The clinical presentation of DS is complex and variable. A few features occur to some degree in every individual with trisomy 21, including characteristic facial dysmorphology, a small and hypocellular brain, and the histopathology of Alzheimer disease, which is present by the fourth decade. Individuals with DS are invariably cognitively impaired, though the severity is highly variable. Hypotonia occurs frequently in newborns, and most have atypical dermatoglyphic features, though the specific subset of these is again individually variable.
Trisomy 21 is also a risk factor for a number of diseases. For example, it is among the leading causes of congenital heart disease (CHD), some form of which occurs in 40%–50% of those with DS [4
]. The incidence of childhood onset leukemia and Hirschsprung disease are both significantly elevated in individuals with trisomy 21. Health-care guidelines for individuals with DS include more than 80 clinical features that occur more frequently than in the population at large [5
]. Three critical points for this discussion arise from these basic observations: (1) the incidence of most phenotypes seen in DS is variable; (2) the severity of a given feature is highly variable; and (3) none of the features diagnosed in DS is unique to people with trisomy 21. For “DS features” that also occur in euploid individuals, we assume that there is some commonality of etiology regardless of ploidy, but this must be proven for any specific case.

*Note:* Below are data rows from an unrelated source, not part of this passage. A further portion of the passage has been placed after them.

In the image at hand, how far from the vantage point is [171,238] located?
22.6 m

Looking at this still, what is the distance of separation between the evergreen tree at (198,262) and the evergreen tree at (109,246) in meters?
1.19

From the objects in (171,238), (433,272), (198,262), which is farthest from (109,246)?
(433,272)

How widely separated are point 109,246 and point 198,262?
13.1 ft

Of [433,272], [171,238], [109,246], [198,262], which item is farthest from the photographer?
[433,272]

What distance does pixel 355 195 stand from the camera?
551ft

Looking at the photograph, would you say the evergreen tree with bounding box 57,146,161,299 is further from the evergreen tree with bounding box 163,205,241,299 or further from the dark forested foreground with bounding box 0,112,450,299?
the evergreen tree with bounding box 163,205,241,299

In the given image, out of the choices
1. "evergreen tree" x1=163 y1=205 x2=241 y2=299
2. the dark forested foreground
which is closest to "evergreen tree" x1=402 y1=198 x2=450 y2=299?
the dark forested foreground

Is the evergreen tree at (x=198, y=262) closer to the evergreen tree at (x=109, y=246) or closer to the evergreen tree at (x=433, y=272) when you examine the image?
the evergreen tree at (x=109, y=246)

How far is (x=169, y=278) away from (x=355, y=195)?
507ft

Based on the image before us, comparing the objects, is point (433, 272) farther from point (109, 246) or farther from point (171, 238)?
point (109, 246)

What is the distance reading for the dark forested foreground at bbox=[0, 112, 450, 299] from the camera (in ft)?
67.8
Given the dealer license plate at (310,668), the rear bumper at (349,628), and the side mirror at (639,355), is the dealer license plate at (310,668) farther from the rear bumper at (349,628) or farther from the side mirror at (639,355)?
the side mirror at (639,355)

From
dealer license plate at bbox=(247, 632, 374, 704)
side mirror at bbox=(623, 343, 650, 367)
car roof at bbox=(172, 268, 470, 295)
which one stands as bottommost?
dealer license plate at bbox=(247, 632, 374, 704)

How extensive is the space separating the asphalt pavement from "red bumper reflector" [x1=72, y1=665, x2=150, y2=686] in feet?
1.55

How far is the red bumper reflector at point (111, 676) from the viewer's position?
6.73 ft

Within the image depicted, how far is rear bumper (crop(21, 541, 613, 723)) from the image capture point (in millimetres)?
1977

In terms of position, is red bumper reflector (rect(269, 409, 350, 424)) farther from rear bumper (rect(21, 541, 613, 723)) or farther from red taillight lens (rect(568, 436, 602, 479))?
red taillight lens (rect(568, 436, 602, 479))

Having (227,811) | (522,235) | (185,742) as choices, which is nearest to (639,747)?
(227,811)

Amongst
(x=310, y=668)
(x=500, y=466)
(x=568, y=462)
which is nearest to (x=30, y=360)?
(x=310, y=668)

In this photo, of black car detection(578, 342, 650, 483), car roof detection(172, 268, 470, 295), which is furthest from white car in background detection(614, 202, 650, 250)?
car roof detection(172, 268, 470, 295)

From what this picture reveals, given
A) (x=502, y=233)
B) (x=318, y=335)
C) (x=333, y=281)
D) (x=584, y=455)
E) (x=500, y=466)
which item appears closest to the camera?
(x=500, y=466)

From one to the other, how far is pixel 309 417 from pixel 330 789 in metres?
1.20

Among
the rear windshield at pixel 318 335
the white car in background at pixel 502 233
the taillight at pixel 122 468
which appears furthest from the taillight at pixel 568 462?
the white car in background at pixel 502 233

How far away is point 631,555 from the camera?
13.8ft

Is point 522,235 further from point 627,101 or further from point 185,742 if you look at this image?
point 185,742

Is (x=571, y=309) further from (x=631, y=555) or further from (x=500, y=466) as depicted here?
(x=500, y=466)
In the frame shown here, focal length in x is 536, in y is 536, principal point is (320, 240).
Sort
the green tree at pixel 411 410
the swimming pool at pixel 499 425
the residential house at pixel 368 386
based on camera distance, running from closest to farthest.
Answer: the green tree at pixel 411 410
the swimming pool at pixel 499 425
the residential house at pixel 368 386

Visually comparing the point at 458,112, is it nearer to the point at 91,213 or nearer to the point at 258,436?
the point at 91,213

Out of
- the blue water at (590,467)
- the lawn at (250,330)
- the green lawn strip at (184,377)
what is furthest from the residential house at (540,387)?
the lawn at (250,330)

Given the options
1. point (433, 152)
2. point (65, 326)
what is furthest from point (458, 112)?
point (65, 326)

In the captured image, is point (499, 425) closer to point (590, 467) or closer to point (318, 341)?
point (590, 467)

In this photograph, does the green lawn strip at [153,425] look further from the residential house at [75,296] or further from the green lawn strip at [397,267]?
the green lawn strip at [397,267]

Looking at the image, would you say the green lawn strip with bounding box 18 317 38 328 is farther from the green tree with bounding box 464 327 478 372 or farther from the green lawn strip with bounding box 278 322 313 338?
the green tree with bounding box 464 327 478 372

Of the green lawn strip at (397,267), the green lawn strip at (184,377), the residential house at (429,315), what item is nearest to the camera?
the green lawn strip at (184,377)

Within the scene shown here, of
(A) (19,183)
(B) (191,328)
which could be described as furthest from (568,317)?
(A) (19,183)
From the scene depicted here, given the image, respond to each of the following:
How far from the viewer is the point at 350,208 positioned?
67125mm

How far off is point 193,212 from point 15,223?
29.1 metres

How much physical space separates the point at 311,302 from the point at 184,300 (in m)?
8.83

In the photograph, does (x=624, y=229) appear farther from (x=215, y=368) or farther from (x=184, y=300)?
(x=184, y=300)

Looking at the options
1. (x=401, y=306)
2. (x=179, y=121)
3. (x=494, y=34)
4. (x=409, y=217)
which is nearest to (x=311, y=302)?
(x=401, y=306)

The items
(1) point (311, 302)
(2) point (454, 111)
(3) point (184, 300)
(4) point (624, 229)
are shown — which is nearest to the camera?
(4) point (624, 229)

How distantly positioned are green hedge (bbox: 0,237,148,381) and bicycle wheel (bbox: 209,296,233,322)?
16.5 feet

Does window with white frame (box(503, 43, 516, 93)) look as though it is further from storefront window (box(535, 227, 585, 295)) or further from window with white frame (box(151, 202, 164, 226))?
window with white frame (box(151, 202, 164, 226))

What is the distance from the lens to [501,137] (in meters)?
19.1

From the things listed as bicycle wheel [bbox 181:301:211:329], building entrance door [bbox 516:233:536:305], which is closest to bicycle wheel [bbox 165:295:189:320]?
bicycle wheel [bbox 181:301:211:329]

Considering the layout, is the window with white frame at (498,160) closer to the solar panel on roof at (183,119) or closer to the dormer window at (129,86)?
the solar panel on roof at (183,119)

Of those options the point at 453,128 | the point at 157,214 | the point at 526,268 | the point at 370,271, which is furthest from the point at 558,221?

A central challenge of genetic research in humans is to precisely define phenotype. This is especially critical in DS, which is a product of genetic effects on different cells, structures, and functions throughout development, many of which may have cascading effects to produce clinically observed phenotypic end points in a given individual with trisomy 21 [6
]. A first step in this process is to separate those effects of trisomy that disturb development from those that alter function of cells that have reached an end point of differentiation. These are obviously not independent concepts; any “developmental” perturbation derives from alteration of some function in a developing cell. However, understanding when trisomy causes a divergence from normal patterns of development in a cell that exists only for a defined period during embryogenesis requires a different experimental approach (and, ultimately, a different therapeutic approach) than measuring how trisomy affects a steady-state function (e.g., a signaling or metabolic pathway, neuronal response to stimulation, etc.) in a terminally differentiated cell. Indeed, the altered functions of a mature cell may have little or nothing to do with up-regulation of trisomic genes in that cell, but rather could reflect a developmental error caused by trisomy that has downstream consequences that affect function. That is, a specific phenotype may be a consequence
of but not a direct product
of trisomic gene expression (developmental versus functional effects).